ECLI:NL:GHDHA:2014:4613
Gerechtshof Den Haag
- Hoger beroep
- G. van der Meer
- J. de Vries
- L. van Dijk
- Rechtspraak.nl
Veroordeling voor invoer van cocaïne met aandacht voor strafmotivering en persoonlijke omstandigheden van de verdachte
In deze zaak heeft het Gerechtshof Den Haag op 21 november 2014 uitspraak gedaan in hoger beroep tegen een verdachte die betrokken was bij de invoer van cocaïne. De verdachte werd veroordeeld voor de invoer van één blikje cocaïne, met een gewicht van ongeveer 300 gram, terwijl de oorspronkelijke beschuldiging betrekking had op een veel grotere hoeveelheid van ongeveer 1650 kilogram. Het hof oordeelde dat de betrokkenheid van de verdachte bij de invoer pas kon worden vastgesteld op het moment dat het grootste deel van de partij cocaïne al in beslag was genomen. De handelingen van de verdachte waren gericht op de invoer van het blikje cocaïne dat niet in beslag was genomen, maar het hof concludeerde dat de uiterlijke omstandigheden de verdachte duidelijk hadden moeten maken dat zijn handelingen bijdroegen aan de invoer van een aanzienlijke partij cocaïne, geïmporteerd door een groep samenwerkende personen.
Bij de strafmotivering heeft het hof rekening gehouden met de ernst van het feit en de omstandigheden waaronder het was begaan, evenals met de persoonlijke omstandigheden van de verdachte. De verdachte had zich in november 2005 samen met anderen schuldig gemaakt aan de invoer van cocaïne en fungeerde als chauffeur voor het vervoer van betrokken personen en de cocaïne. Ondanks dat hij niet werd veroordeeld voor de invoer van de grote hoeveelheid cocaïne, was het hof van mening dat de verdachte zich bewust moest zijn geweest van de ernst van zijn daden en de impact daarvan op de samenleving.

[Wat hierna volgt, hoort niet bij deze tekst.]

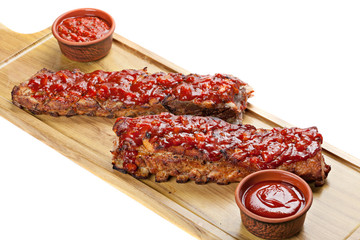 Barbecued ribs with sauce on cutting board.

Het hof heeft de straffen bepaald op basis van de ernst van het feit en de persoonlijke omstandigheden van de verdachte, die inmiddels zijn leven had veranderd, getrouwd was en vader van twee kinderen. Gezien de schending van de redelijke termijn heeft het hof een korting van 15 procent toegepast op de opgelegde straf. Uiteindelijk kwam het hof tot een gevangenisstraf van 16 maanden, waarvan 6 maanden voorwaardelijk, en een taakstraf van 240 uren.